Rock en Seine this year has the kind of security reserved for a state visit. As we make our way to the Domaine National De Saint-Cloud venue, armed gendarmerie are waiting behind trees and situated at both ends of the Pont de Sèvres. It emerged in January that a French computer operator arrested on returning from Raqqa in Syria had told police that Abdelhamid Abaaoud - the ringleader behind the November attacks in Paris - was planning to hit a music event in the city. While it was impossible to pinpoint the specific date or location, spooked security services believed Rock en Seine might be the intended target, according to France 24.

And so a 40,000 Parisians get to see Massive Attack, safe in the knowledge that the French State is doing all it can to keep its citizens safe while they have a good time. Providing a good time isn't really Massive Attack's raison d'etre though. Horace Andy belts out the familiar first lines to ‘Hymn Of The Big Wheel' and a large cheer goes up, but crowd int5eraction is not 3D or Daddy G's objective. Words filter through the giant electronic billboards positioned behind them, and the atmosphere is strangely educatory. Eruptions of applause will henceforth be rare, the crowd stood more like they're in assembly than at a rock concert.

Questions appear on the screen and, translated into French, makes it all the more existential.

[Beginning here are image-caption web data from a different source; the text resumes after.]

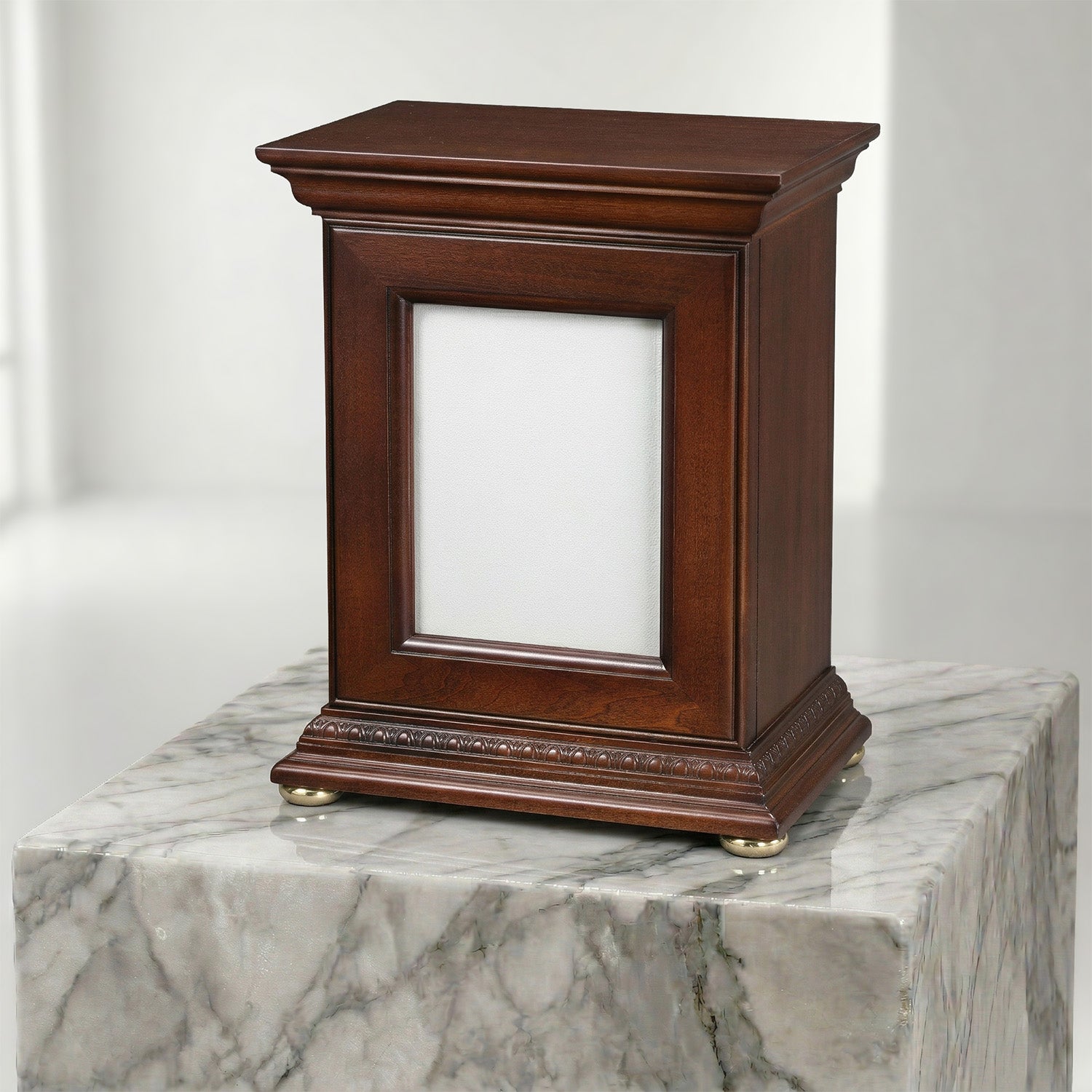 Wooden portrait urn on a marble surface with a white background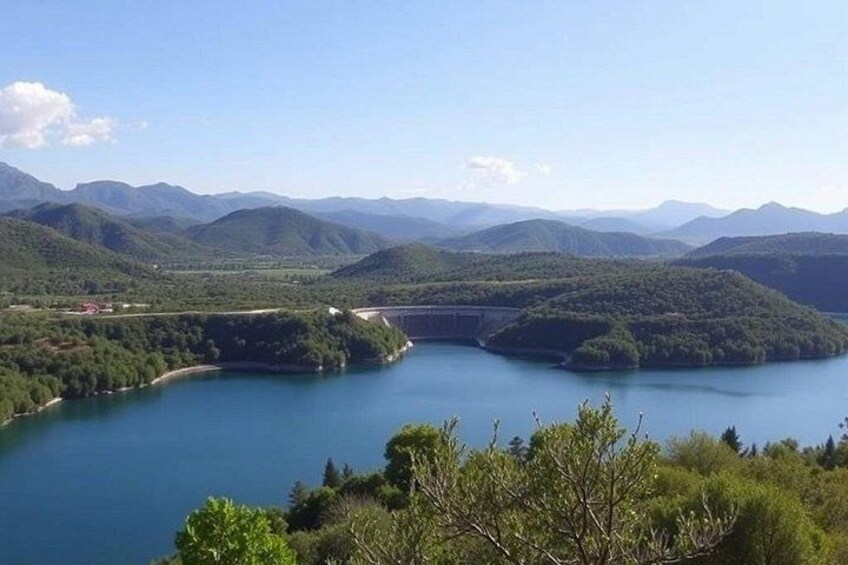 A lake surrounded by mountains, a bridge, and dense greenery. 5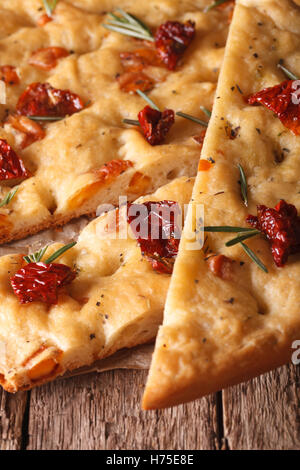 In Scheiben geschnitten italienische Focaccia mit getrockneten Tomaten und Rosmarin auf einem Tisch. Makro vertikalen Stockfoto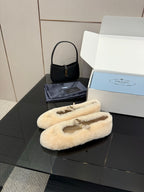 Prada ladies shearling loafers, cream fuzzy slip-ons with gold strap ornament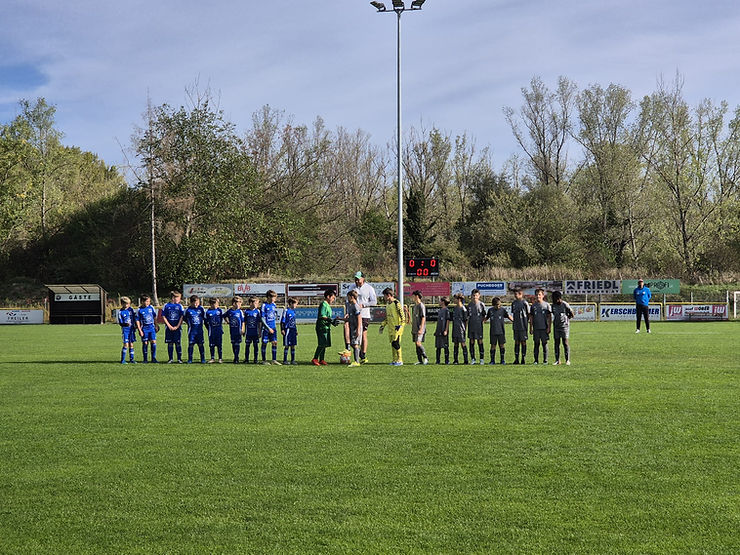 Fußballjugendmannschaften in blauen und grauen Trikots stehen sich am Spielfeld gegenüber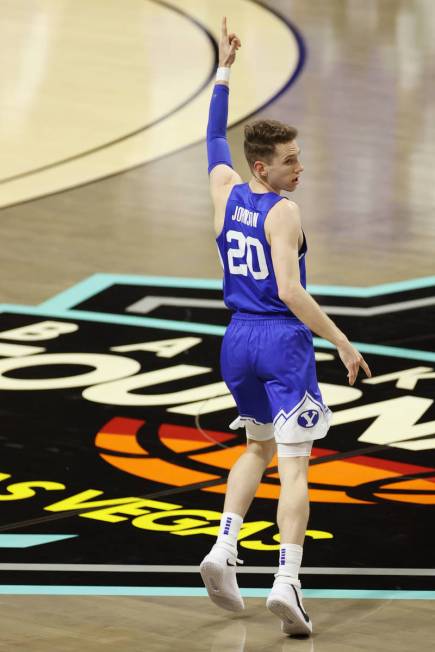 Brigham Young Cougars guard Spencer Johnson (20) raises his hand after scoring a three-point-sh ...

“Ou êtes vous maintenant?" (where are you now?).

“Quel est le but de mourir?" (What's the purpose of dying?)

“Je ne sais pas," comes the answer.

The ante is upped on the projection for ‘United Snakes', and you suspect the intention is a didactic one. Political parties flash and mash together, mixed up with sections of logo (they might be from parties or banks, it's hard to tell). UKIP, Sinn Fein, Plaid Cymru, The Liberal Democrats, The Conservative Party... as the song unfolds, party names are prefixed with “jerk" and “evil" and other such pejoratives. It must be pretty deep because in front of me an alternative looking guy hands a spliff to a banker type, and I'm assuming they didn't come together. There's a sense that this is didactic in the sense that Banksy is didactic, making people feel clever by pointing out the obvious.

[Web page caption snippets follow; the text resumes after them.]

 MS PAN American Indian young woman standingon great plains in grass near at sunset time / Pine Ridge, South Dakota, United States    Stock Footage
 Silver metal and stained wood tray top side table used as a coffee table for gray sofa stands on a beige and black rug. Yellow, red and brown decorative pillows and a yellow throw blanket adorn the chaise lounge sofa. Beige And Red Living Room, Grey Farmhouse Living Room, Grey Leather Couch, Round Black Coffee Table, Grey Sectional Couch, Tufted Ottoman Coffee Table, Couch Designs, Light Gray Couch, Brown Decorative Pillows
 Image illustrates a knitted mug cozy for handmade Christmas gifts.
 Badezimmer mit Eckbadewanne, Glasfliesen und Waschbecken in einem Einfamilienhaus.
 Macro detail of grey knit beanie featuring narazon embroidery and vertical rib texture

The multimedia experience should be immersive, and yet there's almost a disconnect between what's going on on stage and what's going on behind. The lack of cohesion comes from the fact that what's happening on the screen at any given moment is more interesting than the show itself. During ‘Girl I Love You', a series of well-known names - some better known than others - glimmer from the stage in quick succession; Karl Marx, Erich Wolfgang Korngold, Rachel Weisz, Ben Elton, Baron Lou Grade. Initially you wonder if the connection is Jewishness, though Mona Hatoum, Marlene Dietrich, Alek Wek and Freddie Mercury ensure you realise they're all immigrants.

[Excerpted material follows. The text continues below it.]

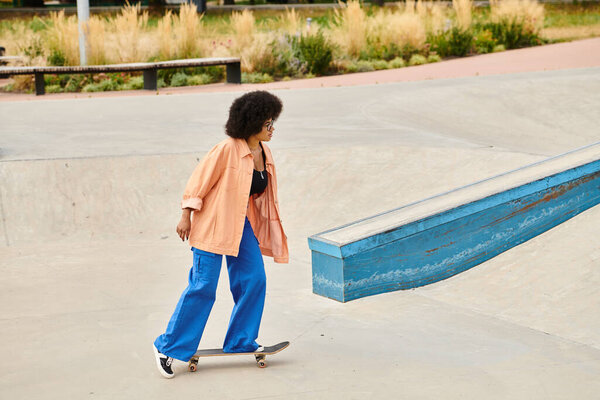 A young African American woman with curly hair skateboarding with style and confidence at a bustling skate park.
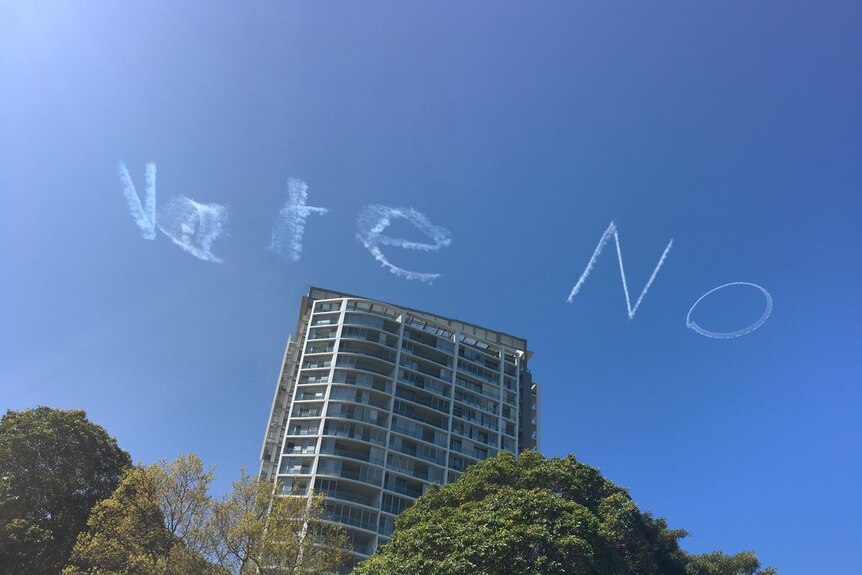 "Vote No" written across the sky.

The best received moment is during ‘Inertia Creeps' when among flashing newspaper headlines projected against the mise-en-scène is one about the burkini ban, a national embarrassment on a similar scale to Brexit, being overturned by the courts.

Speaking of England's shame, Del Naja talks about “standing together with what we still see as Europe" ahead of ‘Eurochild', and it's during that song that the most poignant message appears above the musicians:

"Je suis Paris. Je suis Orlando. Je suis Bruxelles. Je suis Bagdad. Je suis Nice. Je suis Kaboul."

And then, “Nous Sommes Tous Dans Le Même Bateau."

We are all in the same boat.

The future is uncertain for all of us, and the likelihood of another terror attack is less about if than when. Antidepressants and meditation and CBT can help alleviate the anxiety, but won't stop the wheels of history. I envisage a future full of risk assessment, of hoping it won't be you or your partner or anyone you know caught up in it; of telling yourself there's more chance of getting knocked over in the street or falling off a horse. But living in fear is what they want apparently, so you must set yourself free somehow.

The Massive Attack show almost feels like a work in progress, because there can be no resolution right now, and our future is like that too. All you can do is dance into the night and try to forget about it. Worse things happen at sea. Being at a festival surrounded by security forces is a sight we've had to get used to in France this past year. It might not be long before that's the case across the rest of Europe too.